Chester Himes (1909-1984) was imprisoned for armed robbery, and while in the joint he read Dashiell Hammett. In the 1950s, he moved to Paris, where he was appreciated more than he was in the United States. Himes wrote a stunningly original, dramatic, and violent series starring Grave Digger Jones and Coffin Ed Johnson, two ornery black NYPD detectives in Harlem. The books are full of gallows humor and warmth.

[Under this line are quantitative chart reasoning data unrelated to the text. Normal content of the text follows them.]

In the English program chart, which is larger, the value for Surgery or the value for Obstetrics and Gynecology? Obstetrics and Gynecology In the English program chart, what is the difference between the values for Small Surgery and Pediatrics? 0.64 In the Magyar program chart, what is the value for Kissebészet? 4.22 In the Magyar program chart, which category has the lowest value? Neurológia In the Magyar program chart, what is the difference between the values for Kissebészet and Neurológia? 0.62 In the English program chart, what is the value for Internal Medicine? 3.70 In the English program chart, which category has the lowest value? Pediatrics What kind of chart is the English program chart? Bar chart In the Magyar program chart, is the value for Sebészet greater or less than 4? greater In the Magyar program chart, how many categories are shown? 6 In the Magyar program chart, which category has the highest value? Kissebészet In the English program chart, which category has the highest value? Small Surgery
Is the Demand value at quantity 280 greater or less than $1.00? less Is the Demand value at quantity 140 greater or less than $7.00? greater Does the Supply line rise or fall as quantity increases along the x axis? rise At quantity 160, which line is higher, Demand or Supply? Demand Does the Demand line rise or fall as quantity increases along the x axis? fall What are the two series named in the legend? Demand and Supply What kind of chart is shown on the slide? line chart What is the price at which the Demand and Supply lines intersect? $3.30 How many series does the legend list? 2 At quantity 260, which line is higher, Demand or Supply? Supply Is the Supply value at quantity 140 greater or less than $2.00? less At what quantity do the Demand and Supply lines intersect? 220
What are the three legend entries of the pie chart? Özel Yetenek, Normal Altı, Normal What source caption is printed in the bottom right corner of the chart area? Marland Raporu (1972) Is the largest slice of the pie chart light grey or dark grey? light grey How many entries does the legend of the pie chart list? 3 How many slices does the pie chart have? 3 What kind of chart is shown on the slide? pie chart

Harlem leaps from the pages. Start with the 1958 French Grand Prix de Littérature Policère-winning A Rage in Harlem (originally published as For Love of Imabelle), in which a naive man named Jackson becomes involved with con men and counterfeiting. Some others: The Real Cool Killers (Coffin Ed's daughter steps into this supposedly open-and-shut case), All Shot Up (a heist involving a furious car chase in a storm and crooks dressed as cops)The Big Gold Dream (Alberta Wright dies at a revival meeting, and Coffin Ed and Grave Digger join the scramble to find her money), and Cotton Comes to Harlem (a scam involving a bogus preacher and a back-to-Africa movement demands investigation; the 1965 book was later made into a movie). Be warned, these books are not a sedate walk with a butler to the conservatory where you trip over a well-mannered corpse, but a wild and crazy ride with two hard-nosed cops through the streets and back alleys of Harlem.

The books above are some suggestions for obliterating end-of-summer drowsiness and preparing you for the specific rigors of fall: doing homework, raking leaves, watching football, or making a Halloween costume. Then, too, lolling on the sofa, reading about sleuths pounding NYC sidewalks while buses belch and taxis squeal around corners, is very satisfying. One can't leap immediately from summer relaxation into fall's tend-to-business mode, you know.

I'm sure you have some ideas about gritty books set in New York (Mickey Spillane, anyone?), and I'd love to hear them. At some other time, I'll talk about noir or Ed McBain's superb 87th Precinct books set in fictional Isola, New York, but right now I need another cold one.